What is in the name?

By mukeshrathi

This happens many a times in my and my colleague’s regular practice that we come across patients suffering from ‘something‘ which exhibits multiple symptoms and multiple pathological distresses. The expectations from any patient would be to get a quick cure (and in the best case scenario in that visit itself) and return back to the normalcy. I would not blame that for having such expectations. Like all my colleagues, I too have been a patient sometimes to some doctor. So we all understand these expectations. However, many a times these patients do get disappointed and few antagonized too when things get delayed to get this cure. One way to avoid this disappointment is probably to understand how we doctors approach diagnosing. In this blog, I will try to unravel some tricks of the trade or give you some ‘behind-the-screen’ view of what typically goes on in the doctor’s brain while the patient is trying to narrate his/her sufferings to his/her doctor.

Before I go further, there are few things I would like to point out. First it might be worthwhile to review what “diagnosis” means. The dictionary meaning of diagnosis is

“to determine the identity of (a disease, illness, etc.) by a medical examination”.

Notice presence of the word ‘identity‘ in this definition and absence of the word ‘cure‘ in the same definition. Notice that at the start of above paragraph – I said suffering from ‘something‘. Diagnosis is all about giving a ‘name‘ to this ‘something‘. Diagnosis is not about subscribing a cure. As subtle as this may sound – in my professional experience I do come across many who confuse between a ‘diagnosis‘ and a ‘cure‘.

Second, cures or a treatment are always associated with disease/s or an illnesses. This means that for us to prescribe a treatment we doctors should have a reasonably good deduction or at a minimum a hypothesis of the name of the disease.

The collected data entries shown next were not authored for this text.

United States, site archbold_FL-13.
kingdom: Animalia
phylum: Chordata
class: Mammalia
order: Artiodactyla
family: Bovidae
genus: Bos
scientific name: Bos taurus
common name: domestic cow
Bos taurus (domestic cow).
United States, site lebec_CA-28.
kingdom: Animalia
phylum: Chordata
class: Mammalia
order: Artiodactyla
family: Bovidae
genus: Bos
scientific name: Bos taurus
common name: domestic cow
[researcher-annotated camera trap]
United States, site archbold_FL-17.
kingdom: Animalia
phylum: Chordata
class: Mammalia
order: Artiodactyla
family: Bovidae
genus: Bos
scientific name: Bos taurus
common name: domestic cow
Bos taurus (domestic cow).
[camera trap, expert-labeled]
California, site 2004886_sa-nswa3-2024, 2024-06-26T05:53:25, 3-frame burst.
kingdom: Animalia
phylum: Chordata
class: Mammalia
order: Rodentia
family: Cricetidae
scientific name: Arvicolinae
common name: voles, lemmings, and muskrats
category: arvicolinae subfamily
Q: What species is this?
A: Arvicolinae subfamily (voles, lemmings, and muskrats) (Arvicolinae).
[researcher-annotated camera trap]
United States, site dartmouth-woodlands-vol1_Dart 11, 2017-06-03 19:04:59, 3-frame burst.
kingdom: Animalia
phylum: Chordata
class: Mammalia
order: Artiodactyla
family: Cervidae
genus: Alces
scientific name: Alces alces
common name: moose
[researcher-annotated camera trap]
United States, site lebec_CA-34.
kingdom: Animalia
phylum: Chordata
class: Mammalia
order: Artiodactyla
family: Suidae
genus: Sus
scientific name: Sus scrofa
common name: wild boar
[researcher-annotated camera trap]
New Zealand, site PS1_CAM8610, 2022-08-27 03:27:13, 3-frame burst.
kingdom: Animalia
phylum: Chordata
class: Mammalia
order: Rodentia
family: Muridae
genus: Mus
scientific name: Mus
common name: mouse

And many a times attributing one possible name from millions of diseases out there can be quite a task and a possible reason for delays in patients getting the proper treatment. So next time when you are sitting in front of your doctor trying to describe your sufferings with the hope of getting a remedial treatment at the end of the conversation – keep in mind that your doctor in his/her mind may simply be trying to solve a puzzle of connecting the symptoms to a potential disease name. If we are able to connect it to the name, you would get the treatment (or the plan for the treatment) immediately. But if we are not, you would have to wait. Our focus then is to ease the patient by immediately addressing to their immediate symptoms and in parallel run some pathological tests – the aim of that again is to help us get to the ‘name‘. There are various ways in which we go about on this ‘name-finding’ mission (also called as the process of diagnosis). I will cover some of that in one of my future blog.

Ability to quickly diagnose depends on lots of things – how well you describe your symptoms/ailments; how well we doctors listen to that; how well we can sense the missing clues; our past experience levels in dealing with similar symptoms/ailments; or simply in how well we build our hypothesis based on what we hear from our patients. And both from the patient perspective and even from the doctor’s perspective – the need is to correctly and quickly complete this diagnosis process and move on to the treatment phase. The relief to the patient comes from the treatment phase and needless to say we also typically earn our bread-and-butter majorly from this phase only.

So to conclude – you might have heard this saying many a times- “what is in the name?“. Well, for many things in life it may not mean much – but when it comes to treating diseases, as I described above, for we doctors it means a lot! As patients you may or may not care of the name – but you should certainly care if your doctor knows about your disease name or not.